* [Records supplied]
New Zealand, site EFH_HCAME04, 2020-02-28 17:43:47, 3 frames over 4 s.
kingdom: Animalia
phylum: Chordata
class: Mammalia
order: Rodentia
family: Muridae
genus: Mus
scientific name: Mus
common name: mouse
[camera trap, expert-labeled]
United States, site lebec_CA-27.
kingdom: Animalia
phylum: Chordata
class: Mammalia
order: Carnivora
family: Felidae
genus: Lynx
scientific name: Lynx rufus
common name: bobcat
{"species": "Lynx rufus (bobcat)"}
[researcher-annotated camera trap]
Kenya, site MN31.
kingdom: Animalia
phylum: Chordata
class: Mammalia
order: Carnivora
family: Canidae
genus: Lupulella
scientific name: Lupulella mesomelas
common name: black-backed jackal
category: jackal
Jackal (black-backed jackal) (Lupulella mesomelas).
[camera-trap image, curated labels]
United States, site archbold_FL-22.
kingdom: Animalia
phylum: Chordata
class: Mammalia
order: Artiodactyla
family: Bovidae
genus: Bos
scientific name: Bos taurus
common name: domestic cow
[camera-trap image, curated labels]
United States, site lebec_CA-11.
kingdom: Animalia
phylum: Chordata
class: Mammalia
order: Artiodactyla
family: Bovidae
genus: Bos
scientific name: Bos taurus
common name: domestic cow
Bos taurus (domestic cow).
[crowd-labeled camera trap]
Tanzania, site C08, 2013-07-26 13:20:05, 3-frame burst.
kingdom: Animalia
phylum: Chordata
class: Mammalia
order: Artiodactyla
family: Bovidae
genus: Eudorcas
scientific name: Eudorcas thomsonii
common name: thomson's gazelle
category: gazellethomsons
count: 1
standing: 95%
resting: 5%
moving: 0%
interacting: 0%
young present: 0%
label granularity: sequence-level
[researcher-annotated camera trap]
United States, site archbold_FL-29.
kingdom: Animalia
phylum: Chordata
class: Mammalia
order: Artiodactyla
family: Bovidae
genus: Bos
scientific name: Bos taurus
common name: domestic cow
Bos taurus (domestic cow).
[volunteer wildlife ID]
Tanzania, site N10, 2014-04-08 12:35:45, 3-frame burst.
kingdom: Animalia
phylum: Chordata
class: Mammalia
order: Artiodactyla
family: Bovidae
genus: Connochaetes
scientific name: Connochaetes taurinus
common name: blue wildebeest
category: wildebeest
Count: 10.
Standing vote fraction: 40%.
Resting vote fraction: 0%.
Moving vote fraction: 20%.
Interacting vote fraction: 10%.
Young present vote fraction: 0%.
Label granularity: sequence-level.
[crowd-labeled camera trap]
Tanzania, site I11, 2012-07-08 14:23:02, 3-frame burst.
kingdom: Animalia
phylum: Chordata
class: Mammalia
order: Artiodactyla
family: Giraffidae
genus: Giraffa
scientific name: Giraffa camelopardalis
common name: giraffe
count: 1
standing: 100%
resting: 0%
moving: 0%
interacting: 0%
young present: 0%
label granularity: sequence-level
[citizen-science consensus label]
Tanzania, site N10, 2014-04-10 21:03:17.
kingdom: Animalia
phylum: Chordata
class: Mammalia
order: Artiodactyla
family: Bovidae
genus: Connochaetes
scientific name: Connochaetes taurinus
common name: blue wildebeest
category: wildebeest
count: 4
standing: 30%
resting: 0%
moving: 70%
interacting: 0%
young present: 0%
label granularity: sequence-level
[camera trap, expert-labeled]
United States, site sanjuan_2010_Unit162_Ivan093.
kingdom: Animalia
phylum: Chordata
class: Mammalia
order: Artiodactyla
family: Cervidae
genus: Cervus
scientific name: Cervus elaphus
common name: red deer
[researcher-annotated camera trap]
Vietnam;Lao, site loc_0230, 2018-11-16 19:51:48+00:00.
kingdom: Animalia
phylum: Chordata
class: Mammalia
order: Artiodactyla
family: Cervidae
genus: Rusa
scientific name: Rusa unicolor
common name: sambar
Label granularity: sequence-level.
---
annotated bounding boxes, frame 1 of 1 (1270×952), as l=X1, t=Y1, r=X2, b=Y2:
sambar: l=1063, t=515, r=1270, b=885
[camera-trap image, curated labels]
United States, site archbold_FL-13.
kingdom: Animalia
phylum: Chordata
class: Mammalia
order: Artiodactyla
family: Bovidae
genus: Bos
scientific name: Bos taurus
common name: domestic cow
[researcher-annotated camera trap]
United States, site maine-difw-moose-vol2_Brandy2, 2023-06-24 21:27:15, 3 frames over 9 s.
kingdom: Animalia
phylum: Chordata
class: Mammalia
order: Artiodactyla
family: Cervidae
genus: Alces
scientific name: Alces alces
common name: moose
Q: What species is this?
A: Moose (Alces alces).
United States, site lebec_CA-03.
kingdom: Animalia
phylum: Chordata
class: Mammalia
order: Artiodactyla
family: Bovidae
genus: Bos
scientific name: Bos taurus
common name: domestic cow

* [Instructions for the task] Set down the records again without altering a word.

* [Finished task]
New Zealand, site EFH_HCAME04, 2020-02-28 17:43:47, 3 frames over 4 s.
kingdom: Animalia
phylum: Chordata
class: Mammalia
order: Rodentia
family: Muridae
genus: Mus
scientific name: Mus
common name: mouse
[camera trap, expert-labeled]
United States, site lebec_CA-27.
kingdom: Animalia
phylum: Chordata
class: Mammalia
order: Carnivora
family: Felidae
genus: Lynx
scientific name: Lynx rufus
common name: bobcat
{"species": "Lynx rufus (bobcat)"}
[researcher-annotated camera trap]
Kenya, site MN31.
kingdom: Animalia
phylum: Chordata
class: Mammalia
order: Carnivora
family: Canidae
genus: Lupulella
scientific name: Lupulella mesomelas
common name: black-backed jackal
category: jackal
Jackal (black-backed jackal) (Lupulella mesomelas).
[camera-trap image, curated labels]
United States, site archbold_FL-22.
kingdom: Animalia
phylum: Chordata
class: Mammalia
order: Artiodactyla
family: Bovidae
genus: Bos
scientific name: Bos taurus
common name: domestic cow
[camera-trap image, curated labels]
United States, site lebec_CA-11.
kingdom: Animalia
phylum: Chordata
class: Mammalia
order: Artiodactyla
family: Bovidae
genus: Bos
scientific name: Bos taurus
common name: domestic cow
Bos taurus (domestic cow).
[crowd-labeled camera trap]
Tanzania, site C08, 2013-07-26 13:20:05, 3-frame burst.
kingdom: Animalia
phylum: Chordata
class: Mammalia
order: Artiodactyla
family: Bovidae
genus: Eudorcas
scientific name: Eudorcas thomsonii
common name: thomson's gazelle
category: gazellethomsons
count: 1
standing: 95%
resting: 5%
moving: 0%
interacting: 0%
young present: 0%
label granularity: sequence-level
[researcher-annotated camera trap]
United States, site archbold_FL-29.
kingdom: Animalia
phylum: Chordata
class: Mammalia
order: Artiodactyla
family: Bovidae
genus: Bos
scientific name: Bos taurus
common name: domestic cow
Bos taurus (domestic cow).
[volunteer wildlife ID]
Tanzania, site N10, 2014-04-08 12:35:45, 3-frame burst.
kingdom: Animalia
phylum: Chordata
class: Mammalia
order: Artiodactyla
family: Bovidae
genus: Connochaetes
scientific name: Connochaetes taurinus
common name: blue wildebeest
category: wildebeest
Count: 10.
Standing vote fraction: 40%.
Resting vote fraction: 0%.
Moving vote fraction: 20%.
Interacting vote fraction: 10%.
Young present vote fraction: 0%.
Label granularity: sequence-level.
[crowd-labeled camera trap]
Tanzania, site I11, 2012-07-08 14:23:02, 3-frame burst.
kingdom: Animalia
phylum: Chordata
class: Mammalia
order: Artiodactyla
family: Giraffidae
genus: Giraffa
scientific name: Giraffa camelopardalis
common name: giraffe
count: 1
standing: 100%
resting: 0%
moving: 0%
interacting: 0%
young present: 0%
label granularity: sequence-level
[citizen-science consensus label]
Tanzania, site N10, 2014-04-10 21:03:17.
kingdom: Animalia
phylum: Chordata
class: Mammalia
order: Artiodactyla
family: Bovidae
genus: Connochaetes
scientific name: Connochaetes taurinus
common name: blue wildebeest
category: wildebeest
count: 4
standing: 30%
resting: 0%
moving: 70%
interacting: 0%
young present: 0%
label granularity: sequence-level
[camera trap, expert-labeled]
United States, site sanjuan_2010_Unit162_Ivan093.
kingdom: Animalia
phylum: Chordata
class: Mammalia
order: Artiodactyla
family: Cervidae
genus: Cervus
scientific name: Cervus elaphus
common name: red deer
[researcher-annotated camera trap]
Vietnam;Lao, site loc_0230, 2018-11-16 19:51:48+00:00.
kingdom: Animalia
phylum: Chordata
class: Mammalia
order: Artiodactyla
family: Cervidae
genus: Rusa
scientific name: Rusa unicolor
common name: sambar
Label granularity: sequence-level.
---
annotated bounding boxes, frame 1 of 1 (1270×952), as l=X1, t=Y1, r=X2, b=Y2:
sambar: l=1063, t=515, r=1270, b=885
[camera-trap image, curated labels]
United States, site archbold_FL-13.
kingdom: Animalia
phylum: Chordata
class: Mammalia
order: Artiodactyla
family: Bovidae
genus: Bos
scientific name: Bos taurus
common name: domestic cow
[researcher-annotated camera trap]
United States, site maine-difw-moose-vol2_Brandy2, 2023-06-24 21:27:15, 3 frames over 9 s.
kingdom: Animalia
phylum: Chordata
class: Mammalia
order: Artiodactyla
family: Cervidae
genus: Alces
scientific name: Alces alces
common name: moose
Q: What species is this?
A: Moose (Alces alces).
United States, site lebec_CA-03.
kingdom: Animalia
phylum: Chordata
class: Mammalia
order: Artiodactyla
family: Bovidae
genus: Bos
scientific name: Bos taurus
common name: domestic cow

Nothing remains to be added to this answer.